▶ **Task description**
Output only the lines from the start of the entries through the line holding "scientific name: Muridae". Each line must match the original exactly.

----- Record set -----

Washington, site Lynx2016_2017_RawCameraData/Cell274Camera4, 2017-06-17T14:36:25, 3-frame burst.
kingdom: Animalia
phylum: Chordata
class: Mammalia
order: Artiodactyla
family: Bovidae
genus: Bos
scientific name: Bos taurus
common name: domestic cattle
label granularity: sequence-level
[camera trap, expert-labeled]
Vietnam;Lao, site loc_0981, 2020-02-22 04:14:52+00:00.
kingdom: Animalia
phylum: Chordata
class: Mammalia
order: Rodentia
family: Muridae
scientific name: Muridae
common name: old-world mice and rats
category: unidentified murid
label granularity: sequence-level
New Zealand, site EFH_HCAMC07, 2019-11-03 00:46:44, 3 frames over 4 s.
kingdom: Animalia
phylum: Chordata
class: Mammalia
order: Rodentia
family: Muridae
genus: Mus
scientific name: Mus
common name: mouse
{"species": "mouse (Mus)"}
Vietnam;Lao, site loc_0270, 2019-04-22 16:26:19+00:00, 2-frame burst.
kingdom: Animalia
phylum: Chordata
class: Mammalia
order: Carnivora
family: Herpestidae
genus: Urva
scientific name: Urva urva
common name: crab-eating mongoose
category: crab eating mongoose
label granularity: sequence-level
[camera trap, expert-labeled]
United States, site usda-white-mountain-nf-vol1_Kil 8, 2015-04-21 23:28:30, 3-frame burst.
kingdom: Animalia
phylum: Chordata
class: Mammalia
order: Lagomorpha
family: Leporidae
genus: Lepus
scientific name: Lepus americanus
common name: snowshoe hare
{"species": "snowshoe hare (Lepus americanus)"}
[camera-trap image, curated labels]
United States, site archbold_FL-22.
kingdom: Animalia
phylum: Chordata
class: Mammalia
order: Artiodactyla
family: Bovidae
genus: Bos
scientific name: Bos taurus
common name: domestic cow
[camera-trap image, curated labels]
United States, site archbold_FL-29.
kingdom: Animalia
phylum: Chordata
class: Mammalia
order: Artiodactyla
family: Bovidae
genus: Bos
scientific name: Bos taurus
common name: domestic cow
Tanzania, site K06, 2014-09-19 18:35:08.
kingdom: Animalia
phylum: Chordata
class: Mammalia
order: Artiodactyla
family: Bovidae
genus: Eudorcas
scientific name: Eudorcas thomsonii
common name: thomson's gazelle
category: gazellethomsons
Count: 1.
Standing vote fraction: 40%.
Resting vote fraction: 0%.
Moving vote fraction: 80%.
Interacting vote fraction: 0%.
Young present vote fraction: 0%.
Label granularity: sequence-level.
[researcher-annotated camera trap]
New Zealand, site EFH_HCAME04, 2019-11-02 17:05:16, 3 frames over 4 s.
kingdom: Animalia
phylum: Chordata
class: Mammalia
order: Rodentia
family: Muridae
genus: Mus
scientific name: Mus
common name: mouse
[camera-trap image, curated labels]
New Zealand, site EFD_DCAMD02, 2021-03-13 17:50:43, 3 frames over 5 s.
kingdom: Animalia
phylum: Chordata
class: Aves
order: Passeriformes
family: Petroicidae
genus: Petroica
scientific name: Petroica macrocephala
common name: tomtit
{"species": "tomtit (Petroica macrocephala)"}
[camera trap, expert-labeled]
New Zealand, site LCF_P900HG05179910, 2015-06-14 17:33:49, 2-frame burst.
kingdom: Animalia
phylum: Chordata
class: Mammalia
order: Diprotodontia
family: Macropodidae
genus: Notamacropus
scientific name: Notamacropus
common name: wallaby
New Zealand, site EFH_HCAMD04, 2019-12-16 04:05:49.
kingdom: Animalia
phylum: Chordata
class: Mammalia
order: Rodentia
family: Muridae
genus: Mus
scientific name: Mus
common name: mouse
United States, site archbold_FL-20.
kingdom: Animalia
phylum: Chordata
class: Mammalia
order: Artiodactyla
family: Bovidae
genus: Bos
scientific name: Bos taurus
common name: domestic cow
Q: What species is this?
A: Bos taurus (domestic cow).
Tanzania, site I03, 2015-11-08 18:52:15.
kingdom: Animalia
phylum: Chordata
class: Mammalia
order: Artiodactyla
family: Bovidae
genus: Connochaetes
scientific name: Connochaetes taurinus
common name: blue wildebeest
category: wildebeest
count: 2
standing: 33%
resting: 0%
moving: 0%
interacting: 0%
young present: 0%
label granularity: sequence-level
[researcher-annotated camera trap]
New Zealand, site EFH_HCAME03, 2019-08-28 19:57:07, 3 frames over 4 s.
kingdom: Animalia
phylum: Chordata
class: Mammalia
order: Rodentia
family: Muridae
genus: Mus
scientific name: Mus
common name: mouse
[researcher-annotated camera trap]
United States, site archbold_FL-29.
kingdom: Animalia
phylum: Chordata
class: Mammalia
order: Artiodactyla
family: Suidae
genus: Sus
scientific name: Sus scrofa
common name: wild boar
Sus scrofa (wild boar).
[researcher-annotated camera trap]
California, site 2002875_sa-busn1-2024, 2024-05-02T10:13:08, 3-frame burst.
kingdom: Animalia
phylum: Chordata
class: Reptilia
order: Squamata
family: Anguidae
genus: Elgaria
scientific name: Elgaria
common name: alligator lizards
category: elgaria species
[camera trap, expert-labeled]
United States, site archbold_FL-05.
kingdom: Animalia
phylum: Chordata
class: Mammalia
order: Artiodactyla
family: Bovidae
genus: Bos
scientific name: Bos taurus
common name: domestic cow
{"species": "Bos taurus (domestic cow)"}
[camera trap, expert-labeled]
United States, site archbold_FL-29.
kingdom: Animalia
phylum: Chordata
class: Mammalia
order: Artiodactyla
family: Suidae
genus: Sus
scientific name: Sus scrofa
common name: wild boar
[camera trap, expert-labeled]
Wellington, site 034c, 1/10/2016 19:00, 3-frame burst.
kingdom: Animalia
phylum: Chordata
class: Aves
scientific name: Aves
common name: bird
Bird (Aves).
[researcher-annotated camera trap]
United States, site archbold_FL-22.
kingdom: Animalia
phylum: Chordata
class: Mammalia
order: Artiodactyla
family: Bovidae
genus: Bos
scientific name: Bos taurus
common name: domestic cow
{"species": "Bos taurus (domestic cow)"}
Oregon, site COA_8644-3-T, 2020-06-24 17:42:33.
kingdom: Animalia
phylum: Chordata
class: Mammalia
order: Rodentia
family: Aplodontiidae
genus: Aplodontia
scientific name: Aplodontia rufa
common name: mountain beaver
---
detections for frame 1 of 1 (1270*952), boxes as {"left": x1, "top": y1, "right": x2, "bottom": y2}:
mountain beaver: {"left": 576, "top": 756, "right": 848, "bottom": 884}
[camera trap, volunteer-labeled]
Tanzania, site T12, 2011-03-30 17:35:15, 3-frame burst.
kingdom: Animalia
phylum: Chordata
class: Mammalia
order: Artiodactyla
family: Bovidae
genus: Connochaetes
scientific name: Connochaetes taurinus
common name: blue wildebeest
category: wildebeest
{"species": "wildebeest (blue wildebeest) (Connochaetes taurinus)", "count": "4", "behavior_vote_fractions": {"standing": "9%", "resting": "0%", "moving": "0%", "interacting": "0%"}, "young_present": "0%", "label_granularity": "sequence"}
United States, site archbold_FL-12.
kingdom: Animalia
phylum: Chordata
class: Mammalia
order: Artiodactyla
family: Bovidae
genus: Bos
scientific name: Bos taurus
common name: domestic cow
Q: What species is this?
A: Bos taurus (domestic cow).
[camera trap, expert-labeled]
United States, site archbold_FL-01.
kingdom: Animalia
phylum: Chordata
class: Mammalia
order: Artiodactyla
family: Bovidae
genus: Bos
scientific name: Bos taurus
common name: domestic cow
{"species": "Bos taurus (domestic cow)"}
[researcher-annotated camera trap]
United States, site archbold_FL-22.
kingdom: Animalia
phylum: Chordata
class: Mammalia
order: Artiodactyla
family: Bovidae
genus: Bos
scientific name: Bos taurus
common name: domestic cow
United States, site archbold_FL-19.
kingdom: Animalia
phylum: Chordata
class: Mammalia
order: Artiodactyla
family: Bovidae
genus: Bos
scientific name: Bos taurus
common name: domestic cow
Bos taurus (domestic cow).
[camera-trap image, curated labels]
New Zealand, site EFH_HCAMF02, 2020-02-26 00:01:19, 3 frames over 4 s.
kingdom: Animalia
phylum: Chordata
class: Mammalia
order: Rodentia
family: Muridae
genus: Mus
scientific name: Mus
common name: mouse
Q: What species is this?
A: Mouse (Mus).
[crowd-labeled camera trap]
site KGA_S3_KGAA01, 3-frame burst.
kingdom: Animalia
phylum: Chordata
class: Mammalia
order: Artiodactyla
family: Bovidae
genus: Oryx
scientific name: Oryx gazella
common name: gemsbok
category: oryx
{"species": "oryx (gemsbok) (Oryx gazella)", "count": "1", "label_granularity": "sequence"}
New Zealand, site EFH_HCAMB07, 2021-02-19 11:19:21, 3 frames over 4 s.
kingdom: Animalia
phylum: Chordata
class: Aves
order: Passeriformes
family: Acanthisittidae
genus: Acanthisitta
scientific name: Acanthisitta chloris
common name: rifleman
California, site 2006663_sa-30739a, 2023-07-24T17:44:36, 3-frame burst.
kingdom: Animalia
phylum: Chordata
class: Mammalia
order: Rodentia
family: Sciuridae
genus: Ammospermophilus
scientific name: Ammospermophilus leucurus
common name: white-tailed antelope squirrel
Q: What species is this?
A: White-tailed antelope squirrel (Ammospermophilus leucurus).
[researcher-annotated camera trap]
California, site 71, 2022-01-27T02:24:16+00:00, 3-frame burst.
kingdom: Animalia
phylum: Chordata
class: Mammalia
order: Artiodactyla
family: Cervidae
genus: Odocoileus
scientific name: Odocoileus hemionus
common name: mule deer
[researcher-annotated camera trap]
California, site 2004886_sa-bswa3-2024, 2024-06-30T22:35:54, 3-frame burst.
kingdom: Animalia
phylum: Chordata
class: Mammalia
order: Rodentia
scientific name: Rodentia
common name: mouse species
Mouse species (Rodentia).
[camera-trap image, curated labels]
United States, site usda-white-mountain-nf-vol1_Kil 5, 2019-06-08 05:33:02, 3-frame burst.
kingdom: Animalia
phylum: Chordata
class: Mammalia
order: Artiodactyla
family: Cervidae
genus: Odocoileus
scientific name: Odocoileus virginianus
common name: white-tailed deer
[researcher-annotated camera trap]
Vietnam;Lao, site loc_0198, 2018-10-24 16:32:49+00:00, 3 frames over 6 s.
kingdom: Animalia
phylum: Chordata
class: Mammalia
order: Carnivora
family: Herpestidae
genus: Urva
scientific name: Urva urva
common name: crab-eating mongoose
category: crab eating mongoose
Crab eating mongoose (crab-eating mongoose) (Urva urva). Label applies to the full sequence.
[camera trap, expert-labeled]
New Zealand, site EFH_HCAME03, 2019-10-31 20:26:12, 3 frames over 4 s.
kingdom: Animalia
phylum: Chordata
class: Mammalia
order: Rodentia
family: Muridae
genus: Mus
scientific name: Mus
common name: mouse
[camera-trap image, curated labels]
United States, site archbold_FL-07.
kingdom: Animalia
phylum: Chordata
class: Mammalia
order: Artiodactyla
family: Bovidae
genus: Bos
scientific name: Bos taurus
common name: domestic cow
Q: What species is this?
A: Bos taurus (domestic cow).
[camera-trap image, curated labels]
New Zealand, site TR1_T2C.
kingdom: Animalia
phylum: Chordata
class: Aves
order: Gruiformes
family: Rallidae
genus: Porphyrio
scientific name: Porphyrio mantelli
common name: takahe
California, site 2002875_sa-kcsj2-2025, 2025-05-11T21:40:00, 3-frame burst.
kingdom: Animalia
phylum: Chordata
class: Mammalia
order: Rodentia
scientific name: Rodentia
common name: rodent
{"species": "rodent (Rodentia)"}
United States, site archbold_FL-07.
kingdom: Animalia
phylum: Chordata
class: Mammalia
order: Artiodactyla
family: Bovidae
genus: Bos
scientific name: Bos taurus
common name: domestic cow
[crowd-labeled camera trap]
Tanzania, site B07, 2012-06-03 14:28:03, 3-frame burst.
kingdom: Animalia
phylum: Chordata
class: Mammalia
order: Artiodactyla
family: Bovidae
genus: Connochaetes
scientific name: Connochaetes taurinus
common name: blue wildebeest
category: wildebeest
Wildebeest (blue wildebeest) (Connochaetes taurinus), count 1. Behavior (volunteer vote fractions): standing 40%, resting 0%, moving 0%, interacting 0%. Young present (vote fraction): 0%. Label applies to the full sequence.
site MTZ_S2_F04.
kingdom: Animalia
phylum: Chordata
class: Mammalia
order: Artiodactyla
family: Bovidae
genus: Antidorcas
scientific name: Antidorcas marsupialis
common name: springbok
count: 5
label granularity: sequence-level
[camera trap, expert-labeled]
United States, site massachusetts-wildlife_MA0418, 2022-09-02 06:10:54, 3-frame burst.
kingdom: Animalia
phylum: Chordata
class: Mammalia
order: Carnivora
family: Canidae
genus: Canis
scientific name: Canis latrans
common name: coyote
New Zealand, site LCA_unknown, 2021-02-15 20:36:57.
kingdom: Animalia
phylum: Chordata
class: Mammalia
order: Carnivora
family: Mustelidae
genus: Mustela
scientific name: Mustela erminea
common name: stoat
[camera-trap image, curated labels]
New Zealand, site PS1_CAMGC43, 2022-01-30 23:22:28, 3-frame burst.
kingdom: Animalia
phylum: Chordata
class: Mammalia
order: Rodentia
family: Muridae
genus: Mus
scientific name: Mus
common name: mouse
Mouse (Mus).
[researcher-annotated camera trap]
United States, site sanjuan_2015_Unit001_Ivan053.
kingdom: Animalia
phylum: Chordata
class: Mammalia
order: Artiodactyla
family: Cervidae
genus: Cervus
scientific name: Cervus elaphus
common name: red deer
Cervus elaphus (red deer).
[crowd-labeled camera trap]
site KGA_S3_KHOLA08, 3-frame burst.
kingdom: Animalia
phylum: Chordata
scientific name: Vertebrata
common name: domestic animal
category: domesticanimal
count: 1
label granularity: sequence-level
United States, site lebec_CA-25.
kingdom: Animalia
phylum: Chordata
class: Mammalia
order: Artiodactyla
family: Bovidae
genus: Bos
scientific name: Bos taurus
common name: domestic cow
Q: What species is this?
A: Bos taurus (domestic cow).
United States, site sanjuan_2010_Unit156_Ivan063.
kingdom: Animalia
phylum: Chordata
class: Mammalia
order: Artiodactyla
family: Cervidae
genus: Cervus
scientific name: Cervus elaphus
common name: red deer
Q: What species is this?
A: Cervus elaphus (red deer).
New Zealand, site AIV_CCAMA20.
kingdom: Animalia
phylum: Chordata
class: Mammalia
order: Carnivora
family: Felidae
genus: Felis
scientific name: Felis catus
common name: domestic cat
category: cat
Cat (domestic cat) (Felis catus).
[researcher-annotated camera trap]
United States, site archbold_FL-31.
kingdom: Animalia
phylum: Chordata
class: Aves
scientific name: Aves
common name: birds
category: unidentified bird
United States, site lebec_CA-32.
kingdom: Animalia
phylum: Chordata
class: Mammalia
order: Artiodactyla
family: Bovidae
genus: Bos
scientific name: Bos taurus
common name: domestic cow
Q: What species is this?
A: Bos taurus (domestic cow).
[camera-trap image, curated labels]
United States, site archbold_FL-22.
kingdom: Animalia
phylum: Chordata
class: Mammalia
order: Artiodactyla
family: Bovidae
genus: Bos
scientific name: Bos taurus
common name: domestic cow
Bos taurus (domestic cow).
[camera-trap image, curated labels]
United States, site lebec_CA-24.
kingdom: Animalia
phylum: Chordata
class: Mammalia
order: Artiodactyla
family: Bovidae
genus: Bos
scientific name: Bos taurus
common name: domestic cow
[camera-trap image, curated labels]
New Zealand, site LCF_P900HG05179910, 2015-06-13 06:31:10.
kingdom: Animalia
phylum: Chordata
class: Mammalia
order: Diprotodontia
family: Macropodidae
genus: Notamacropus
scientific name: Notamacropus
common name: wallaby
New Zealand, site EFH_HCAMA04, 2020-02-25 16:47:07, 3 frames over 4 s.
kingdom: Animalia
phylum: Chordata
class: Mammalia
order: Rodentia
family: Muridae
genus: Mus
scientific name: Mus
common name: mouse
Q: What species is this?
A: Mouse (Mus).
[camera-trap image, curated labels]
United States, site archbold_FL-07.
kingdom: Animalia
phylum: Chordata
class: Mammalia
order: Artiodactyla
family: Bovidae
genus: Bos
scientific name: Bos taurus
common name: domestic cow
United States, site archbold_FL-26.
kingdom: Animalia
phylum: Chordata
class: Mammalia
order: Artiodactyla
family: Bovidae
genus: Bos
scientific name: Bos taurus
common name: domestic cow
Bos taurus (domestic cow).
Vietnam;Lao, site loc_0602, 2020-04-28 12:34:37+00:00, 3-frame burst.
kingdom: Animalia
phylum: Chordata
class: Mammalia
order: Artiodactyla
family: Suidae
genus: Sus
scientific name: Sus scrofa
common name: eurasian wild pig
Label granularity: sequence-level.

-----

▶ **Task result**
Washington, site Lynx2016_2017_RawCameraData/Cell274Camera4, 2017-06-17T14:36:25, 3-frame burst.
kingdom: Animalia
phylum: Chordata
class: Mammalia
order: Artiodactyla
family: Bovidae
genus: Bos
scientific name: Bos taurus
common name: domestic cattle
label granularity: sequence-level
[camera trap, expert-labeled]
Vietnam;Lao, site loc_0981, 2020-02-22 04:14:52+00:00.
kingdom: Animalia
phylum: Chordata
class: Mammalia
order: Rodentia
family: Muridae
scientific name: Muridae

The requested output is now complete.